▶ _Your instructions_: Format every line of the entries that follow as a JSON list of strings, one string per line, with blank lines omitted.

▶ _Entries_:

.....

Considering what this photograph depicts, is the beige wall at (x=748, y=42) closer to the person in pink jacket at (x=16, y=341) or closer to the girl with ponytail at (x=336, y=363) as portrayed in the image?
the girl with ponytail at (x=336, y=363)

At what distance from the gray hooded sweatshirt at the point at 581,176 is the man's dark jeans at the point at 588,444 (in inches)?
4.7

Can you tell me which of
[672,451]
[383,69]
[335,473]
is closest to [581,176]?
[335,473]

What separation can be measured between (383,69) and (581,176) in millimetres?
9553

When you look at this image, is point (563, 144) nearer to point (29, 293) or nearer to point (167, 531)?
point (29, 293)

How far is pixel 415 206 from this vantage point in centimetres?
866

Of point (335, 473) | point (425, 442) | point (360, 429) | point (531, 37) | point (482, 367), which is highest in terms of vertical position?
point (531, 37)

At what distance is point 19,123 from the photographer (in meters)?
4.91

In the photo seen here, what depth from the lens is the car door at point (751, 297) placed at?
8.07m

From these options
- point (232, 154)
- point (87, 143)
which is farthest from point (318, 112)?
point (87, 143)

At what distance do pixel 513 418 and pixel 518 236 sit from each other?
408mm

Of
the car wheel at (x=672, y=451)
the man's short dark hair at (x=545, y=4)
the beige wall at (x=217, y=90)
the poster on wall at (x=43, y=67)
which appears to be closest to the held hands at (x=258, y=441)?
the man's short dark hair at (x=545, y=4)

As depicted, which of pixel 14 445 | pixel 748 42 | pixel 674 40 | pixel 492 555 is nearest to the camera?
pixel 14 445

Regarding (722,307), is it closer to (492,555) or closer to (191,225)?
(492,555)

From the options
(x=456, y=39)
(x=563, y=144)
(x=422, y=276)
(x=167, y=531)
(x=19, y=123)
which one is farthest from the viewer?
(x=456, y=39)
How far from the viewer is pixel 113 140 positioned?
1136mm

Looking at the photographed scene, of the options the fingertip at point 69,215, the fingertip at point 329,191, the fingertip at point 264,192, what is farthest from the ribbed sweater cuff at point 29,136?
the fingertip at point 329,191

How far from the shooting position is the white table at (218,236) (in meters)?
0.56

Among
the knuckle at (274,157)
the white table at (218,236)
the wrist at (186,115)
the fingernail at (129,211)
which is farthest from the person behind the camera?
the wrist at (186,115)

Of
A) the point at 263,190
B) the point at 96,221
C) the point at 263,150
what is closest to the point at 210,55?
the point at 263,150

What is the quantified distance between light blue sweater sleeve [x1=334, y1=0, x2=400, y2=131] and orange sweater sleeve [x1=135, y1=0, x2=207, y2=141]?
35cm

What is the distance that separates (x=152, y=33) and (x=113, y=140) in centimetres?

.....

▶ _Response to the exercise_:
[
  "Considering what this photograph depicts, is the beige wall at (x=748, y=42) closer to the person in pink jacket at (x=16, y=341) or closer to the girl with ponytail at (x=336, y=363) as portrayed in the image?",
  "the girl with ponytail at (x=336, y=363)",
  "At what distance from the gray hooded sweatshirt at the point at 581,176 is the man's dark jeans at the point at 588,444 (in inches)?",
  "4.7",
  "Can you tell me which of",
  "[672,451]",
  "[383,69]",
  "[335,473]",
  "is closest to [581,176]?",
  "[335,473]",
  "What separation can be measured between (383,69) and (581,176) in millimetres?",
  "9553",
  "When you look at this image, is point (563, 144) nearer to point (29, 293) or nearer to point (167, 531)?",
  "point (29, 293)",
  "How far is pixel 415 206 from this vantage point in centimetres?",
  "866",
  "Of point (335, 473) | point (425, 442) | point (360, 429) | point (531, 37) | point (482, 367), which is highest in terms of vertical position?",
  "point (531, 37)",
  "At what distance is point 19,123 from the photographer (in meters)?",
  "4.91",
  "In the photo seen here, what depth from the lens is the car door at point (751, 297) placed at?",
  "8.07m",
  "From these options",
  "- point (232, 154)",
  "- point (87, 143)",
  "which is farthest from point (318, 112)?",
  "point (87, 143)",
  "At what distance do pixel 513 418 and pixel 518 236 sit from each other?",
  "408mm",
  "Of",
  "the car wheel at (x=672, y=451)",
  "the man's short dark hair at (x=545, y=4)",
  "the beige wall at (x=217, y=90)",
  "the poster on wall at (x=43, y=67)",
  "which appears to be closest to the held hands at (x=258, y=441)?",
  "the man's short dark hair at (x=545, y=4)",
  "As depicted, which of pixel 14 445 | pixel 748 42 | pixel 674 40 | pixel 492 555 is nearest to the camera?",
  "pixel 14 445",
  "Regarding (722,307), is it closer to (492,555) or closer to (191,225)?",
  "(492,555)",
  "From the options",
  "(x=456, y=39)",
  "(x=563, y=144)",
  "(x=422, y=276)",
  "(x=167, y=531)",
  "(x=19, y=123)",
  "which one is farthest from the viewer?",
  "(x=456, y=39)",
  "How far from the viewer is pixel 113 140 positioned?",
  "1136mm",
  "Looking at the photographed scene, of the options the fingertip at point 69,215, the fingertip at point 329,191, the fingertip at point 264,192, what is farthest from the ribbed sweater cuff at point 29,136?",
  "the fingertip at point 329,191",
  "How far from the shooting position is the white table at (218,236) (in meters)?",
  "0.56",
  "Among",
  "the knuckle at (274,157)",
  "the white table at (218,236)",
  "the wrist at (186,115)",
  "the fingernail at (129,211)",
  "which is farthest from the person behind the camera?",
  "the wrist at (186,115)",
  "Of",
  "A) the point at 263,190",
  "B) the point at 96,221",
  "C) the point at 263,150",
  "what is closest to the point at 210,55?",
  "the point at 263,150",
  "What is the quantified distance between light blue sweater sleeve [x1=334, y1=0, x2=400, y2=131] and orange sweater sleeve [x1=135, y1=0, x2=207, y2=141]?",
  "35cm",
  "What is the distance that separates (x=152, y=33) and (x=113, y=140) in centimetres?"
]